[[ SUPPLIED RECORDS open ]]
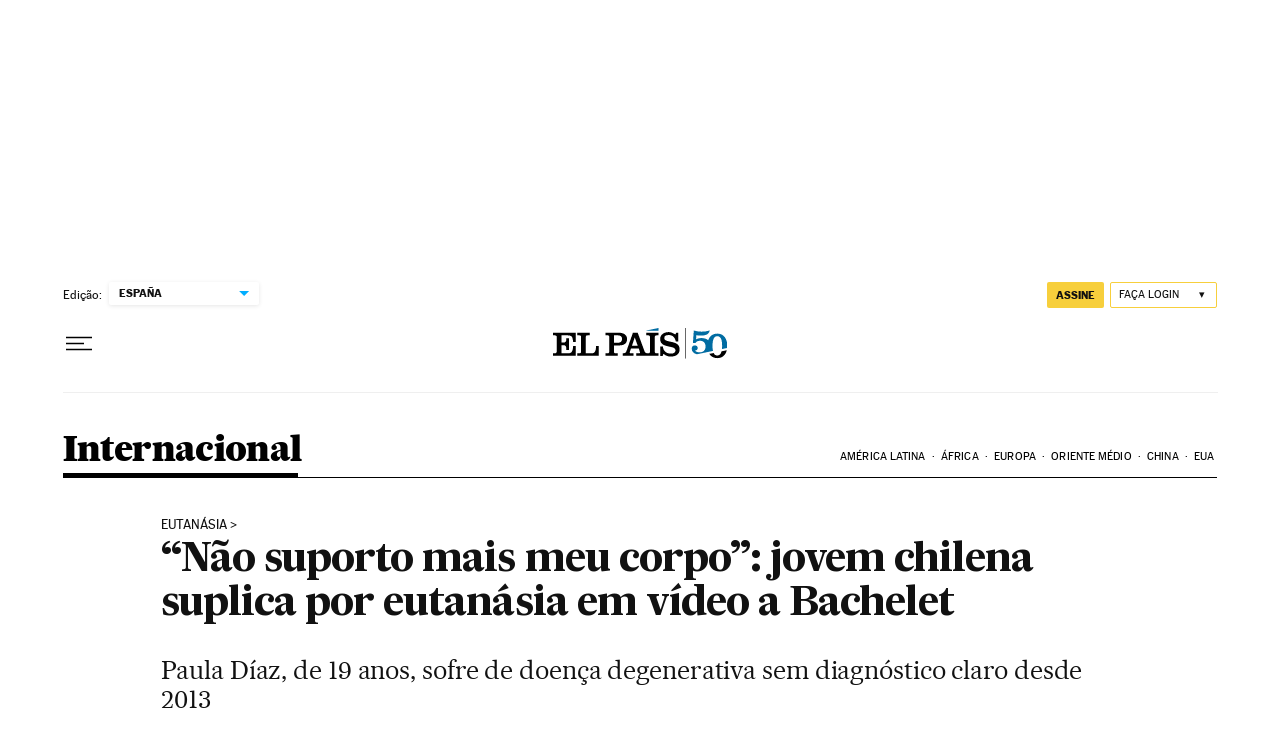

--- FILE ---
content_type: application/javascript; charset=utf-8
request_url: https://fundingchoicesmessages.google.com/f/AGSKWxW5bFtG1mFAhsrpDtdDz8Y1xHK6HaiKQxFReon1-BTdmDYhk6PJgFyoBup2aCccbLW_nPZOz8OZkZj947IOl_605Bqwm3BlLtDJM5lFCsFpung1e4VxQr_-UbvawUhTX9DWhLYnzJybljjGsMIZhNbZzDstZ1MD2u7N438ml7W2kvnagP_U1-vOSx9Z/_/adscript?/ad_txt..com/adgallery/480x70_/scripts/ads.
body_size: -1291
content:
window['b266f8d3-dabd-4985-bba7-8b8d551ad26a'] = true;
[[ SUPPLIED RECORDS closed ]]
REQUIRED WORK »
Your copy should match the records word for word, with the pictures removed.

OUTPUT BELOW »
--- FILE ---
content_type: application/javascript; charset=utf-8
request_url: https://fundingchoicesmessages.google.com/f/AGSKWxW5bFtG1mFAhsrpDtdDz8Y1xHK6HaiKQxFReon1-BTdmDYhk6PJgFyoBup2aCccbLW_nPZOz8OZkZj947IOl_605Bqwm3BlLtDJM5lFCsFpung1e4VxQr_-UbvawUhTX9DWhLYnzJybljjGsMIZhNbZzDstZ1MD2u7N438ml7W2kvnagP_U1-vOSx9Z/_/adscript?/ad_txt..com/adgallery/480x70_/scripts/ads.
body_size: -1291
content:
window['b266f8d3-dabd-4985-bba7-8b8d551ad26a'] = true;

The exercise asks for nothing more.